- Instruction
Copy every row below word for word, keeping each line and its punctuation unchanged.

- Record set
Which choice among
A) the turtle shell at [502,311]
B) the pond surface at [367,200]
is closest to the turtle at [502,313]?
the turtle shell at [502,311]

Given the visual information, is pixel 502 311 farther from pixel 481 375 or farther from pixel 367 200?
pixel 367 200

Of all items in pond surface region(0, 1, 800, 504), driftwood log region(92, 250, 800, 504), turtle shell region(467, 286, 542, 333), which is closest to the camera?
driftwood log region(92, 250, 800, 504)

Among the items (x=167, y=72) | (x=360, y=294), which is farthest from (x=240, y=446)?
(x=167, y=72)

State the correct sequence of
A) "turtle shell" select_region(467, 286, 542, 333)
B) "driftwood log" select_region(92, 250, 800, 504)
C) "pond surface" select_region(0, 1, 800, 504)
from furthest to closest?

- Final answer
Which choice among
A) the turtle shell at [502,311]
B) the pond surface at [367,200]
is closest to the turtle at [502,313]?
the turtle shell at [502,311]

Given the visual information, is pixel 502 311 farther from pixel 481 375 or farther from pixel 367 200?
pixel 367 200

Of all items in pond surface region(0, 1, 800, 504), driftwood log region(92, 250, 800, 504), turtle shell region(467, 286, 542, 333), which is closest to the camera?
driftwood log region(92, 250, 800, 504)

Among the items (x=167, y=72) | (x=360, y=294), which is farthest from (x=240, y=446)?
(x=167, y=72)

State the correct sequence of
A) "turtle shell" select_region(467, 286, 542, 333)
B) "driftwood log" select_region(92, 250, 800, 504)
C) "pond surface" select_region(0, 1, 800, 504)
from furthest to closest?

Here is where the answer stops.